Assigned task –
Down to the final line, print the records again exactly.

Dataset content –
Content starts

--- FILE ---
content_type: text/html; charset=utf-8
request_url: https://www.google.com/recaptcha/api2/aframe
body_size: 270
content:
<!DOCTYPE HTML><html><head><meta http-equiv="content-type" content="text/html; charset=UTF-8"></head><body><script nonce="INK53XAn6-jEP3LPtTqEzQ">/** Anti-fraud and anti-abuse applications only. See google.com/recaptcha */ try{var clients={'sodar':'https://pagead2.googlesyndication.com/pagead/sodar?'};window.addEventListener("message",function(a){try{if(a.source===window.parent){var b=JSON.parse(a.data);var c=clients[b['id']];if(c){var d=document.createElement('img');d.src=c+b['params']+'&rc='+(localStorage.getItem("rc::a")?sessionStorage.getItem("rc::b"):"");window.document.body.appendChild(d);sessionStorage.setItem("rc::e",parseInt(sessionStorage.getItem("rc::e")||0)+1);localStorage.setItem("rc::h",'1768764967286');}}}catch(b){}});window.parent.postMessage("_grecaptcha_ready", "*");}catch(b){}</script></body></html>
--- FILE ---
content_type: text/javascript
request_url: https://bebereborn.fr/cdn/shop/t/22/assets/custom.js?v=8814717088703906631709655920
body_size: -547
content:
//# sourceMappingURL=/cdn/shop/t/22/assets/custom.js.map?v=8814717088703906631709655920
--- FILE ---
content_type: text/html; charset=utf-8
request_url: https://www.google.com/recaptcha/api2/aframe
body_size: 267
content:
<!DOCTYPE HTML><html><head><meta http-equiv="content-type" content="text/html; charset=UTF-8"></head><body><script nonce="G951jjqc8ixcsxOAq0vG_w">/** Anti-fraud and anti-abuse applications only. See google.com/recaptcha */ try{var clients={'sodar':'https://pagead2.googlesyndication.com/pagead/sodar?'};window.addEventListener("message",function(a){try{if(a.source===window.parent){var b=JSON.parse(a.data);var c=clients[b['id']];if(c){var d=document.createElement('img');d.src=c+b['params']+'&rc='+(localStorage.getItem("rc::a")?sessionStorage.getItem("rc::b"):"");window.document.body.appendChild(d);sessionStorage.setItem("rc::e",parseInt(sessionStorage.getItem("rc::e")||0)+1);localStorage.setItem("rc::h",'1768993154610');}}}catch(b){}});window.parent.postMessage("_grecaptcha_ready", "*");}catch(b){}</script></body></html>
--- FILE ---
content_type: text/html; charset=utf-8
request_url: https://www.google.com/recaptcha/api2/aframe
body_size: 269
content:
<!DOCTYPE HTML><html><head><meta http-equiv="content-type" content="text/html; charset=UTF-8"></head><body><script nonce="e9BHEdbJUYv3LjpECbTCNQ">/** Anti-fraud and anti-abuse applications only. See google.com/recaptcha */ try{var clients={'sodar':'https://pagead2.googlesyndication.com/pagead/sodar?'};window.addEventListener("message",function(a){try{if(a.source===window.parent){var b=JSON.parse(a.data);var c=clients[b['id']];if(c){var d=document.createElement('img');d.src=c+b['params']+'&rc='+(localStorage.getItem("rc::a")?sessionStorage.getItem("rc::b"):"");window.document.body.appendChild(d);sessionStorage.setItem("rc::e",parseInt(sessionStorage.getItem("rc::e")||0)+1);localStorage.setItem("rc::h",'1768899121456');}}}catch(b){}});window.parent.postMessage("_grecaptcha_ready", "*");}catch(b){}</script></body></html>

Content ends

Solution for this exercise –
--- FILE ---
content_type: text/html; charset=utf-8
request_url: https://www.google.com/recaptcha/api2/aframe
body_size: 270
content:
<!DOCTYPE HTML><html><head><meta http-equiv="content-type" content="text/html; charset=UTF-8"></head><body><script nonce="INK53XAn6-jEP3LPtTqEzQ">/** Anti-fraud and anti-abuse applications only. See google.com/recaptcha */ try{var clients={'sodar':'https://pagead2.googlesyndication.com/pagead/sodar?'};window.addEventListener("message",function(a){try{if(a.source===window.parent){var b=JSON.parse(a.data);var c=clients[b['id']];if(c){var d=document.createElement('img');d.src=c+b['params']+'&rc='+(localStorage.getItem("rc::a")?sessionStorage.getItem("rc::b"):"");window.document.body.appendChild(d);sessionStorage.setItem("rc::e",parseInt(sessionStorage.getItem("rc::e")||0)+1);localStorage.setItem("rc::h",'1768764967286');}}}catch(b){}});window.parent.postMessage("_grecaptcha_ready", "*");}catch(b){}</script></body></html>
--- FILE ---
content_type: text/javascript
request_url: https://bebereborn.fr/cdn/shop/t/22/assets/custom.js?v=8814717088703906631709655920
body_size: -547
content:
//# sourceMappingURL=/cdn/shop/t/22/assets/custom.js.map?v=8814717088703906631709655920
--- FILE ---
content_type: text/html; charset=utf-8
request_url: https://www.google.com/recaptcha/api2/aframe
body_size: 267
content:
<!DOCTYPE HTML><html><head><meta http-equiv="content-type" content="text/html; charset=UTF-8"></head><body><script nonce="G951jjqc8ixcsxOAq0vG_w">/** Anti-fraud and anti-abuse applications only. See google.com/recaptcha */ try{var clients={'sodar':'https://pagead2.googlesyndication.com/pagead/sodar?'};window.addEventListener("message",function(a){try{if(a.source===window.parent){var b=JSON.parse(a.data);var c=clients[b['id']];if(c){var d=document.createElement('img');d.src=c+b['params']+'&rc='+(localStorage.getItem("rc::a")?sessionStorage.getItem("rc::b"):"");window.document.body.appendChild(d);sessionStorage.setItem("rc::e",parseInt(sessionStorage.getItem("rc::e")||0)+1);localStorage.setItem("rc::h",'1768993154610');}}}catch(b){}});window.parent.postMessage("_grecaptcha_ready", "*");}catch(b){}</script></body></html>
--- FILE ---
content_type: text/html; charset=utf-8
request_url: https://www.google.com/recaptcha/api2/aframe
body_size: 269
content:
<!DOCTYPE HTML><html><head><meta http-equiv="content-type" content="text/html; charset=UTF-8"></head><body><script nonce="e9BHEdbJUYv3LjpECbTCNQ">/** Anti-fraud and anti-abuse applications only. See google.com/recaptcha */ try{var clients={'sodar':'https://pagead2.googlesyndication.com/pagead/sodar?'};window.addEventListener("message",function(a){try{if(a.source===window.parent){var b=JSON.parse(a.data);var c=clients[b['id']];if(c){var d=document.createElement('img');d.src=c+b['params']+'&rc='+(localStorage.getItem("rc::a")?sessionStorage.getItem("rc::b"):"");window.document.body.appendChild(d);sessionStorage.setItem("rc::e",parseInt(sessionStorage.getItem("rc::e")||0)+1);localStorage.setItem("rc::h",'1768899121456');}}}catch(b){}});window.parent.postMessage("_grecaptcha_ready", "*");}catch(b){}</script></body></html>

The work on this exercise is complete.